Kennedy: When hope goes up in smoke

Contributed photo
Contributed photo
photo Mark Kennedy

View other columns by Mark Kennedy

Justin Carroll and Tammy Harris are homeless but not helpless.

A fire that destroyed Tammy's Rossville trailer last month has left the couple scrambling for shelter and living hand to mouth. When I spoke with them last week at a Taco Bell in East Ridge, they had just checked out of a motel room they had rented with money they got from selling scrap metal.

The kids were staying with family, they said. Meanwhile, 30-year-old Justin, who is between jobs, was thinking about selling plasma that day to pay for a campsite.

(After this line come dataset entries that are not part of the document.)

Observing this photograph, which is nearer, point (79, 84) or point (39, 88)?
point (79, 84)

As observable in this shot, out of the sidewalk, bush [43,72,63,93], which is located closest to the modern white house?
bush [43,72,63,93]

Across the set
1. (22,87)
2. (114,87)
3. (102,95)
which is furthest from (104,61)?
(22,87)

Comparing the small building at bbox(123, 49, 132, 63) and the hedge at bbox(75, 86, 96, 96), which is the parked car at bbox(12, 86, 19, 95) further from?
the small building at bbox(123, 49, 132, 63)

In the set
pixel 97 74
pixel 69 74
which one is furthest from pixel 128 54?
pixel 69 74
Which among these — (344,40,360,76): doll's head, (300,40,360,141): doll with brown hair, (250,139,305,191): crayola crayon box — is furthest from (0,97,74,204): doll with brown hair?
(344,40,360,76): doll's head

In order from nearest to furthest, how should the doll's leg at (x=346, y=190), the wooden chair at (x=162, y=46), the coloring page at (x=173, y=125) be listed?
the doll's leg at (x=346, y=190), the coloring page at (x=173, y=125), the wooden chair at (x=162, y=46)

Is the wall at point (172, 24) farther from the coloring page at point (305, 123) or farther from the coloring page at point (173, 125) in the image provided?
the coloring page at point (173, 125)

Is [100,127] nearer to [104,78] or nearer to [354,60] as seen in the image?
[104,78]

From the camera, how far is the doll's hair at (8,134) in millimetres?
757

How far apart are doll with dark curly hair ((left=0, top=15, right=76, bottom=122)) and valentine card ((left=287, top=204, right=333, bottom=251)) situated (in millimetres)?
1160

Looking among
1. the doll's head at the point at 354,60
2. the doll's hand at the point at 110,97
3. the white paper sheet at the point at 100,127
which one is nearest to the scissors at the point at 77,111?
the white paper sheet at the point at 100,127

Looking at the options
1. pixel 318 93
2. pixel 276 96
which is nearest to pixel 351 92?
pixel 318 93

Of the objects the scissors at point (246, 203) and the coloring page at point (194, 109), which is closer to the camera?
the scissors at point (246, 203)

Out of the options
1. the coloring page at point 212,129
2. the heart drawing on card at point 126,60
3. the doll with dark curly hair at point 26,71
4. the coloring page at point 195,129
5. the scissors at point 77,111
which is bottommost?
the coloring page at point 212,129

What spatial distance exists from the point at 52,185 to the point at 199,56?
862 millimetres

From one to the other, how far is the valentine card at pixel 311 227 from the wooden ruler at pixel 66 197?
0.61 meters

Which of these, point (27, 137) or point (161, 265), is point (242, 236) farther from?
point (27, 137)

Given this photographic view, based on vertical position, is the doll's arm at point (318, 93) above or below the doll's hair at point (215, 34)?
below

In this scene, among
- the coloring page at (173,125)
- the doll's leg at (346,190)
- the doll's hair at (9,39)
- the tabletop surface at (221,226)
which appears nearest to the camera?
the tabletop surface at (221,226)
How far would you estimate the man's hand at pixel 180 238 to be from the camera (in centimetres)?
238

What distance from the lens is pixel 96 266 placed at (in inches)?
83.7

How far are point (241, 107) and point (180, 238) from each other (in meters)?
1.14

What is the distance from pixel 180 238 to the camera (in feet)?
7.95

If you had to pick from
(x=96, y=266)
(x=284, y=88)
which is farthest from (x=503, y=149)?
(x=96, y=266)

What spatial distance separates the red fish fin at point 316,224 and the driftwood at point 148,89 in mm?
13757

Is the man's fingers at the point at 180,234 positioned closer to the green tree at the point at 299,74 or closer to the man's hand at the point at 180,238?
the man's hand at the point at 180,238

Tammy, a 29-year-old divorced mother of four and college student, has a photo of the burned house on her mobile phone. It looks like it was hit by a bomb.

She explained what happened: On the morning of Tuesday, May 3, Tammy says she put a load of clothes in her washing machine and left her house for an interview seeking an internship with her local police department. She was a couple of miles down the road when her mother, who was babysitting two of Tammy's children, called her cellphone with a frantic message.

"The house is on fire!" she said.

"What do you mean, the house is on fire?" Tammy exclaimed.

"Smoke's everywhere," her mother reported.

In the few minutes it took Tammy to race home, the little trailer was set ablaze. Her mother said by the time she got the kids out the windows already had blown out of the trailer. The shock of seeing the scene caused Tammy to have a seizure, she said.

Meanwhile, the fire engulfed the trailer so quickly little was salvaged. Burned were the kids' baby pictures, new bicycles, all the family's household goods and a pet tarantula. The home was uninsured.

"If the fire was a movie it would have been called 'Gone in 60 Seconds,'" Justin said.

"I've raised four children in that home," Tammy said. "It's the only home they've ever known."

Justin explained that he and Tammy have been together for a couple of years. They first knew each other in elementary school in Chattanooga Valley.

Justin said he was recently hurt while working as a temp at a machine shop. Meanwhile, Tammy recently earned her GED. She has enrolled in Georgia Northwestern Technical College in Rome, Ga., and has visions of a career in criminal justice. Together, they have five children from previous relationships, all under age 12.

Most of the housing options they have looked at are for a maximum of four people, they said. When all the children are together, they need shelter for seven. They have a tent, but it will only sleep three. Sometimes they sleep in a public park.

Justin said he and Tammy went to Wal-Mart shortly after the fire and became emotional when they realized they didn't even have the basic necessities such as toothpaste and deodorant. They got help from the Red Cross for a few days, but the resources soon ran out.

"I'm trying to find work now, but I don't have the proper clothes," Justin said. "Every day I wake up in a hotel or a tent, and it's like, 'Now what?'"

I checked back with the pair Tuesday. They had found enough money for two more days of lodging. Justin said he is looking for work, and Tammy is hunting for an affordable apartment.

Meanwhile, they mark time in the ranks of the homeless.

All it took was a small electrical fire to put them on the streets.

Tammy is hoping for help to find shelter for her family. She has set up a GoFundMe account at www.gofundme.com/239u744. She also gets mail delivery at 11 Walter's Lane, Rossville, Ga. 30741.

"[My children] lost everything they had," Tammy wrote on her GoFundMe page.